De transitie ging niet zonder slag of stoot en bij gemeenten was niet bekend hoe men de verwijzingen het beste kon gaan afgeven, voor 2015 deed Bureau Jeugdzorg de verwijzingen en dit werd betaald door de Provincie. Er werden sociale teams per gemeente opgericht en pas in 2016-2017 bleek hoe groot de vraag daadwerkelijk was. In 2015 beschikten de gemeenten in Nederland niet over exacte cijfers. Hierdoor bleken en blijkt dat de bedragen in de bijdrage van de rijksoverheid lang niet voldoende te zijn. Gemeenten komen hierdoor in financiële problemen en ondanks veel verzet van gemeenten lijken de gelden nog steeds niet toereikend te zijn. Zuidplas heeft al jaren een structureel tekort op jeugdhulp.
In de jaarrekening over 2021 wordt een extra verlies gemeld t.o.v. de begroting van 1,1 miljoen euro.
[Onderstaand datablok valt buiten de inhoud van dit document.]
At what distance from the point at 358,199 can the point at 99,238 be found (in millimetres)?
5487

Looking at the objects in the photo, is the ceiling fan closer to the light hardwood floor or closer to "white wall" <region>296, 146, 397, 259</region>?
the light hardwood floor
De kosten stegen van 2019 10,2 miljoen euro aan jeugdhulp naar 13,9 miljoen over 2021. Dit bedrag krijgt Zuidplas niet geheel terug van de overheid dus ontstaan er verliezen.
Ondanks dat er nu landelijke maatregelen zijn afgekondigd door het nieuwe Kabinet, waarbij een deel van de jeugdzorg landelijk of meer in de regio komt te vallen, is het nog steeds afwachten wat de toestroom gaat worden en hoe gemeenten het gaan uitvoeren. Doelstelling van de transitie was ooit om één zorgloket te maken en problemen zoals jeugdhulp, schuldsaneringen en bijvoorbeeld leerplicht onder één regisseur te plaatsen waardoor er minder hulp ingezet hoefde te worden.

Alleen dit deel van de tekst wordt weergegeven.